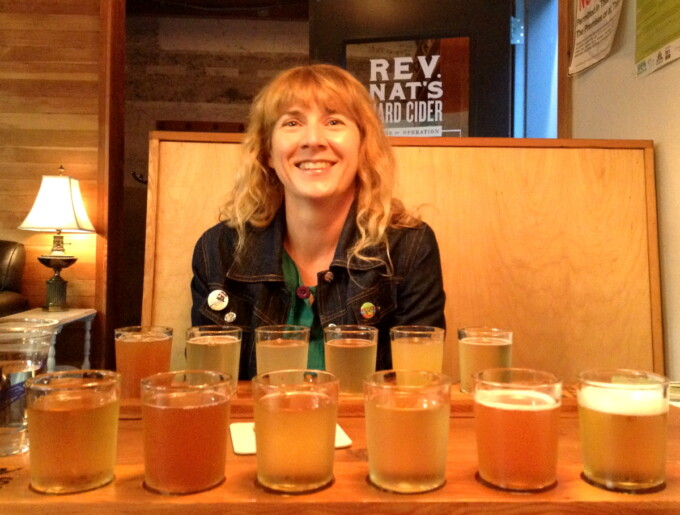 the author with a giant cider tasting flight from reverend nats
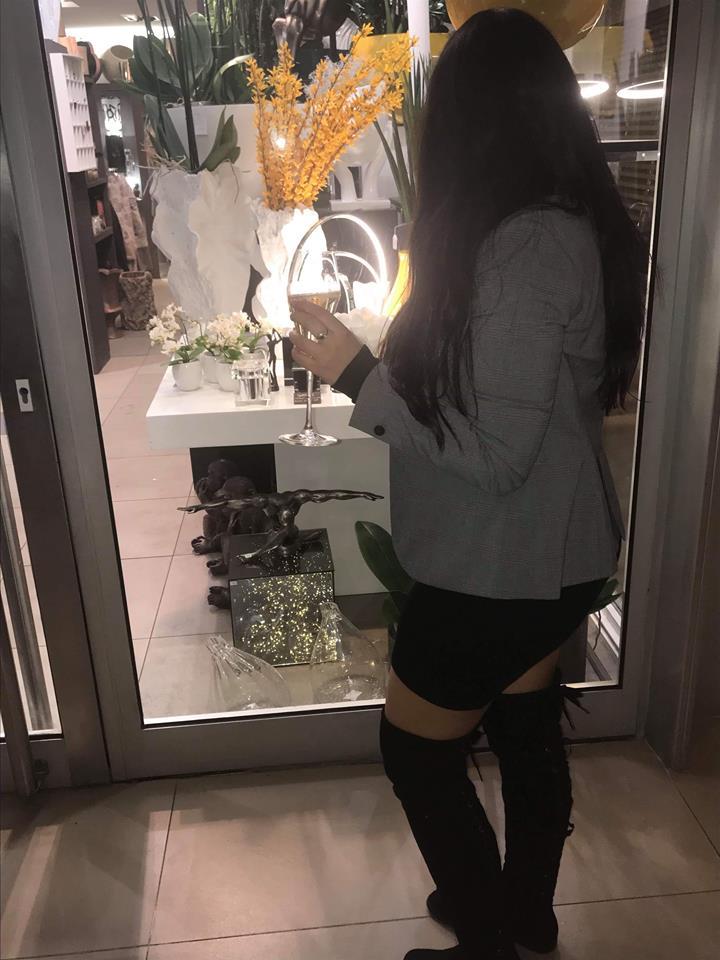 Fiorella Pauloz tenant une coupe de champagne devant une vitrine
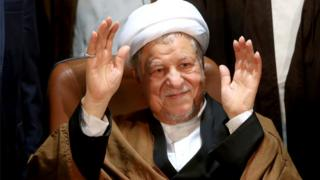 In this Dec. 21, 2015 file photo, former Iranian President Akbar Hashemi Rafsanjani waves to journalists as he registers his candidacy for the elections of the Experts Assembly, in Tehran, Iran. Iranian media said Sunday, Jan. 8, 2017,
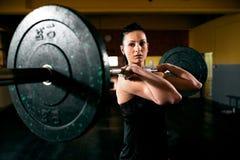 Öva med tungvikten, muskulös flicka som innehavet väger royaltyfri fotografi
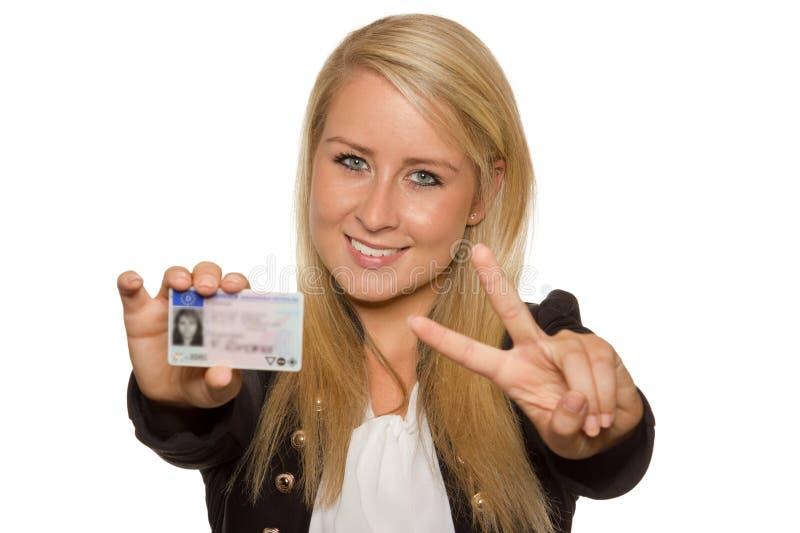 Ung kvinna som visar hennes körkort royaltyfri fotografi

##############################

- Task directions -
Return all the records exactly, excluding images.

- Exercise solution -
 the author with a giant cider tasting flight from reverend nats
 Fiorella Pauloz tenant une coupe de champagne devant une vitrine
 In this Dec. 21, 2015 file photo, former Iranian President Akbar Hashemi Rafsanjani waves to journalists as he registers his candidacy for the elections of the Experts Assembly, in Tehran, Iran. Iranian media said Sunday, Jan. 8, 2017,
 Öva med tungvikten, muskulös flicka som innehavet väger royaltyfri fotografi
 Ung kvinna som visar hennes körkort royaltyfri fotografi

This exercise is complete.